- Beanland in 1947
- Born: 4 March 1893
- Died: 9 April 1963 (aged 70)
- Allegiance: United Kingdom
- Branch: British Indian Army
- Service years: 1913–1947
- Rank: Major-General
- Commands: 10th Battalion, 14th Punjab Regiment 106 Lines of Communication Area
- Conflicts: First World War Second World War
- Awards: Companion of the Order of the Indian Empire, Officer of the Order of the British Empire

= Douglas Beanland =

British Army general (1893–1963)

Major-General Douglas Beanland (4 March 1893 – 9 April 1963) was a senior British Indian Army officer of the Second World War.

==Military career==
Beanland commissioned from the Royal Military College, Sandhurst onto the unattached list for the Indian Army on 22 January 1913.

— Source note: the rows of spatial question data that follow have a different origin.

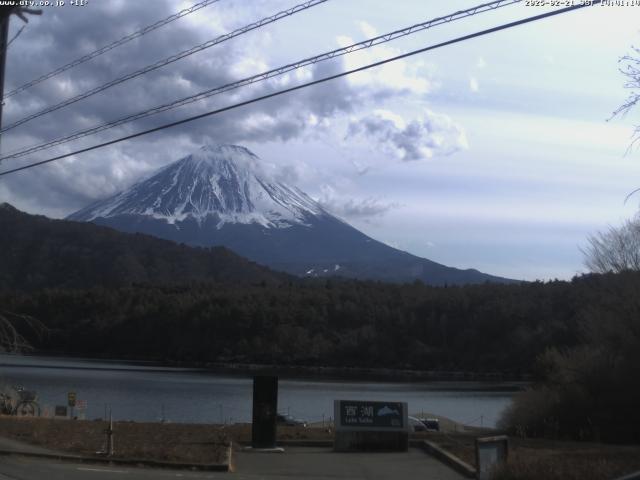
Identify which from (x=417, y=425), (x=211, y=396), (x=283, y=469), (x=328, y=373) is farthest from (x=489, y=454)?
(x=328, y=373)

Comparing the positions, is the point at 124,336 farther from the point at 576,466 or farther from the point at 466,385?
the point at 576,466

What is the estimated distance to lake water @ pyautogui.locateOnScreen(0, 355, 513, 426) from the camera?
51438 millimetres


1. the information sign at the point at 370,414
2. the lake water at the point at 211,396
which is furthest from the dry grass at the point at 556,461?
the lake water at the point at 211,396

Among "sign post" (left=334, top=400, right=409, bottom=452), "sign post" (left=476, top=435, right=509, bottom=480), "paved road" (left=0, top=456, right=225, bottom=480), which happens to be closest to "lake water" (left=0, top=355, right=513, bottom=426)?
"sign post" (left=334, top=400, right=409, bottom=452)

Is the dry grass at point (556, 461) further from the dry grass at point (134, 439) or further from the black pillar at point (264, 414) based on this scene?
the dry grass at point (134, 439)

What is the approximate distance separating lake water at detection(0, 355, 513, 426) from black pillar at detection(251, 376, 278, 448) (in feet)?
77.9

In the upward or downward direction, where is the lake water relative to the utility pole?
downward

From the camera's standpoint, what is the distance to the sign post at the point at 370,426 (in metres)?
21.0

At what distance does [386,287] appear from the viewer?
518ft

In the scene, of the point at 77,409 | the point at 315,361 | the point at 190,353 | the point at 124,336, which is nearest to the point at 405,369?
the point at 315,361

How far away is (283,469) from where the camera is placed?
17.9m

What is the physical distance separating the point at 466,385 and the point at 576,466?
8365 centimetres

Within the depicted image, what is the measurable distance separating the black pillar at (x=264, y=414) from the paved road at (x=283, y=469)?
56 cm

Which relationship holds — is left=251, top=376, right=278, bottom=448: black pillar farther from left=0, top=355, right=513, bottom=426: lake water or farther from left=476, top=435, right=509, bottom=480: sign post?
left=0, top=355, right=513, bottom=426: lake water
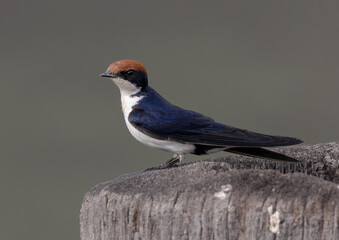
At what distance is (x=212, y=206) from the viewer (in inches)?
69.8

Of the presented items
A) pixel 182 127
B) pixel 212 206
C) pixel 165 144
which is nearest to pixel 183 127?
pixel 182 127

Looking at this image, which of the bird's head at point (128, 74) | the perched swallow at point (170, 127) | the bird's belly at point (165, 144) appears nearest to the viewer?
the perched swallow at point (170, 127)

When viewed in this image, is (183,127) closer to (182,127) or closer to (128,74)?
(182,127)

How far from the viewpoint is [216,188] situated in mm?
1812

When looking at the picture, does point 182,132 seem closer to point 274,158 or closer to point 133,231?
point 274,158

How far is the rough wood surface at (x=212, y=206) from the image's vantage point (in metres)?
1.68

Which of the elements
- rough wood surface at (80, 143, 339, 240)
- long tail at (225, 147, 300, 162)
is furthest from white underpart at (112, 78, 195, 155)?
rough wood surface at (80, 143, 339, 240)

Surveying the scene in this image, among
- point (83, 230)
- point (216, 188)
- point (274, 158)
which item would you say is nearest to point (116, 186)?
point (83, 230)

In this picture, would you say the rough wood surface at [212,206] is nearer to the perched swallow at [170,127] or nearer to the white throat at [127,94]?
the perched swallow at [170,127]

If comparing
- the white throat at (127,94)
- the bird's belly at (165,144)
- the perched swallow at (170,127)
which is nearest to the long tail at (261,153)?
the perched swallow at (170,127)

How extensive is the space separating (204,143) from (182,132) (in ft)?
0.38

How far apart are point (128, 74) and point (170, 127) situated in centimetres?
36

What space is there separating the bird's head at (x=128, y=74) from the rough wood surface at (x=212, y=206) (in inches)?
49.3

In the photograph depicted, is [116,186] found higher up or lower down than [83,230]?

He arrived in India 6 March 1913 and was attached to the 3rd battalion Kings Royal Rifle Corps on 8 March 1913 however on the 22 October 1913 he was sent back to England on a medical certificate for up to 12 months. He joined the Indian army and the 22nd Punjabis on 13 October 1914. He served in Mesopotamia from 22 December 1914 to 24 April 1916. He was attached to the 51st Sikhs from 2 February 1916 to 24 April 1916, then he was posted back to the 22nd Punjabis on 25 April 1916.

He was attached to the 2nd battalion, 56th Punjabi Rifles on 16 June 1917 to 9 November 1918 and then he was appointed Adjutant and Quartermaster of Quetta cadet college from 10 November 1918 to 30 April 1919, followed by appointment to Quetta staff college as Adjutant and Quartermaster from 1 May 1919 to 10 February 1924.
In 1922 the 22nd Punjabis were retitled 3rd battalion 14th Punjab Regiment and on 1 October 1925 he was appointed a company commander.

Appointed Deputy Assistant Adjutant & Quarter Master General on the staff of Burma Independent District 14 February 1931 to 13 February 1935. For his services during the Burma rebellion of 1930-32 he was appointed an Officer of the Order of the British Empire and mentioned in despatches.

Beanland was appointed second in command of the 3rd battalion 14th Punjab Regiment on 11 June 1934, then he was appointed to command the 10th battalion 14th Punjab Regiment from 25 January 1938 until 8 August 1940.

He then served as an Assistant Adjutant-General at Army Headquarters India from 9 August 1940 until 1942, before being appointed as Commanding Officer, 106 Lines of Communication Area until 1944. Between 1944 and 1945 he was Chief Administration Officer of the North Western Army. From October 1945 to his retirement on 20 October 1947 Beanland was Deputy Quartermaster-General of the Indian Army. He was invested as a Companion of the Order of the Indian Empire in January 1946 for his services during the Second World War.